Galvanisé par ce nouveau succès, le Marquis de Sale vint régulièrement poser son étron fumant sur le paillasson du site. Les ricanements, puis les insultes, puis l’indifférence accompagnèrent chacun de ses dépôts, un triomphe dont il gava méthodiquement sa revanche à venir. Car si la vengeance est un plat qui se mange dans un pot de Häagen Dazs, Yann est un congélateur.
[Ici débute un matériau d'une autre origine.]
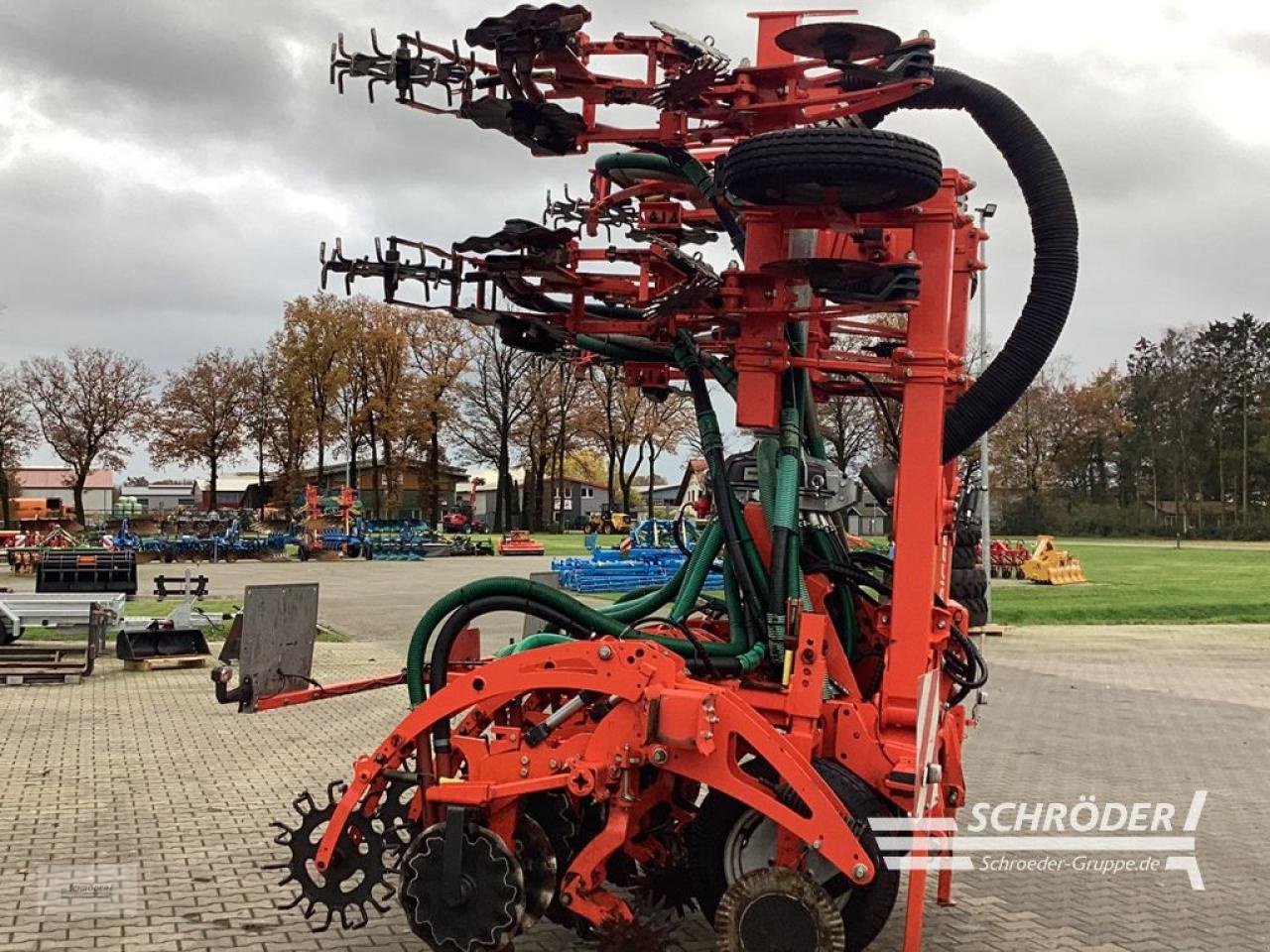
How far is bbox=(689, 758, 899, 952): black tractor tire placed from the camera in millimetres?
4621

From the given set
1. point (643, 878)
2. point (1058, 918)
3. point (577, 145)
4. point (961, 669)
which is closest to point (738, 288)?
point (577, 145)

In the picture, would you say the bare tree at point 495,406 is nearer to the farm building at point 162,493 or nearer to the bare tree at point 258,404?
the bare tree at point 258,404

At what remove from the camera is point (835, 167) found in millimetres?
4367

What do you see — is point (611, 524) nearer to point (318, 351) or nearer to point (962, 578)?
point (318, 351)

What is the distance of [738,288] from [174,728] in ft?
26.6

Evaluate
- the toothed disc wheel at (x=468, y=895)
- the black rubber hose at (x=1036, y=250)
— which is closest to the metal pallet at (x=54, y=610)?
the toothed disc wheel at (x=468, y=895)

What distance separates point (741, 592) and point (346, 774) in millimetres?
5141

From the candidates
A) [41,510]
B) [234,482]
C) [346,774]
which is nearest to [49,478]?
[234,482]

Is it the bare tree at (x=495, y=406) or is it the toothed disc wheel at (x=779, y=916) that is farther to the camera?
the bare tree at (x=495, y=406)

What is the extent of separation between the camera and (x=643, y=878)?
5.22 m

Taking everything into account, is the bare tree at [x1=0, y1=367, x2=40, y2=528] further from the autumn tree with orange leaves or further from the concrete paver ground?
the concrete paver ground

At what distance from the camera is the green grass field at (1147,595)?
23.4 m

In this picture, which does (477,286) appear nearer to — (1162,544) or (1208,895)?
(1208,895)

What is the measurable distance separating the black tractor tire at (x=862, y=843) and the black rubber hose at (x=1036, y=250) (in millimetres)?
1563
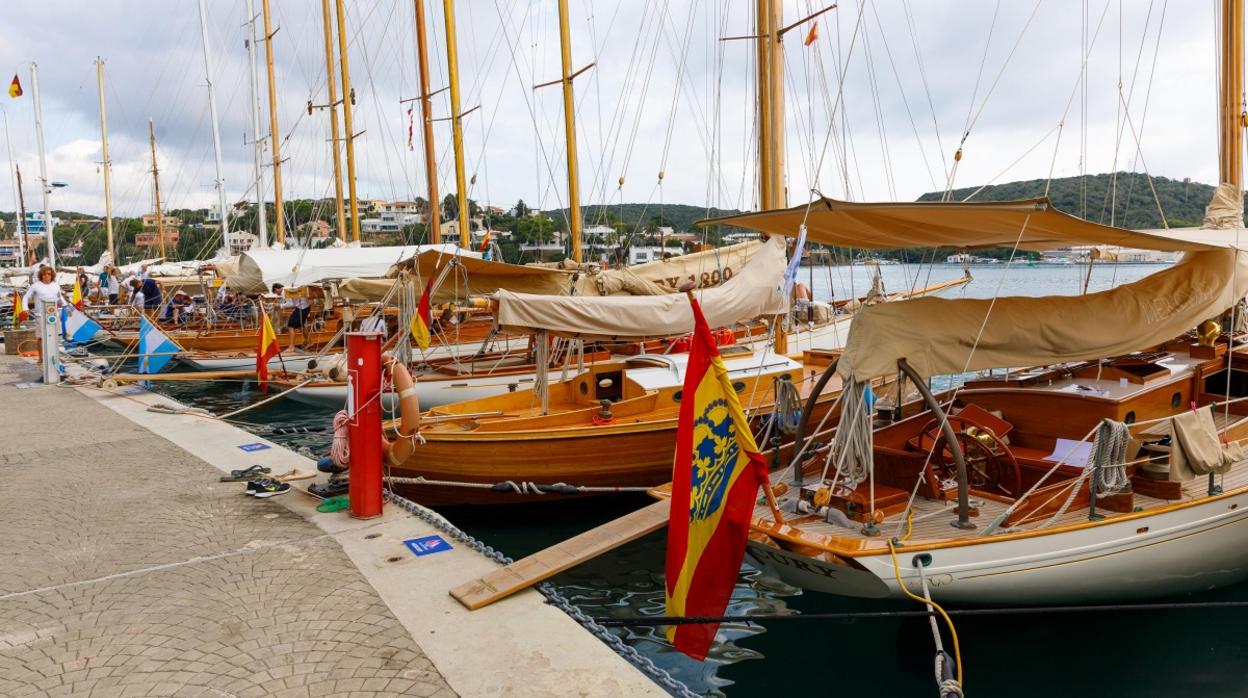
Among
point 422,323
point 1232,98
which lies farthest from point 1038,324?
point 422,323

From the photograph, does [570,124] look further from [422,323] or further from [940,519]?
[940,519]

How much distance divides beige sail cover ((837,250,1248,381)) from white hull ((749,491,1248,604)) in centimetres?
132

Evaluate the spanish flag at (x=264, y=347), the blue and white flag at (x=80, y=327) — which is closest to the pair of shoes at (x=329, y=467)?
the spanish flag at (x=264, y=347)

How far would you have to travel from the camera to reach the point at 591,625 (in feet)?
15.6

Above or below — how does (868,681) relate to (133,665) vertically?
below

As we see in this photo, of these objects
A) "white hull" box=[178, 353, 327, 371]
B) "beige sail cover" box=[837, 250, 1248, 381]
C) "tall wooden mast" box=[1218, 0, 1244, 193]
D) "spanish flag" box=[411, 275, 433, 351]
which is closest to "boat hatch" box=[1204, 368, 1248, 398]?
"beige sail cover" box=[837, 250, 1248, 381]

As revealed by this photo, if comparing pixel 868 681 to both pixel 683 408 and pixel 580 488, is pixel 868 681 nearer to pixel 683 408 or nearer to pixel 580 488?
pixel 683 408

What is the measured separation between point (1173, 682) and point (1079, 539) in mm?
1302

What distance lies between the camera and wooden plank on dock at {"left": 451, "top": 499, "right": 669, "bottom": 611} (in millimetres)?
4969

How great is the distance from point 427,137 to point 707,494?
17.6m

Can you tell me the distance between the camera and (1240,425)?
7.09 metres

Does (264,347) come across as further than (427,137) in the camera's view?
No

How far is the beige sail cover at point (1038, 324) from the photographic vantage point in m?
5.72

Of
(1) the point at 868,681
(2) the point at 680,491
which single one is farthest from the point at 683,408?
(1) the point at 868,681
Pour l’édition suivante de la Saint-Con, il fournit même les cuillères ainsi qu’un texte engagé dans lequel Empédocle se jette dans l’Etna, symbolique manifeste du philosophe qui confronte son immortalité morale aux flammes du wokisme, un truc du genre, son argumentaire avait la clarté de l’eau de boudin. Comme il pouvait s’y attendre, ces gros bourrins n’y entendaient rien à la mythologie, pas plus qu’à la métaphore, et l’unique vote qui lui revint fut donné par Scatolique, laquelle avait lu dans les mots du Marquis de Sale un pamphlet antisioniste d’extrême-centre. Un dénommé ALT SHIFT F4, une espèce de petite frappe fumeuse de CBD, remporta la mise avec un texte contenant deux-trois-blagues, une référence à David Lynch et la combustion d’une pervenche.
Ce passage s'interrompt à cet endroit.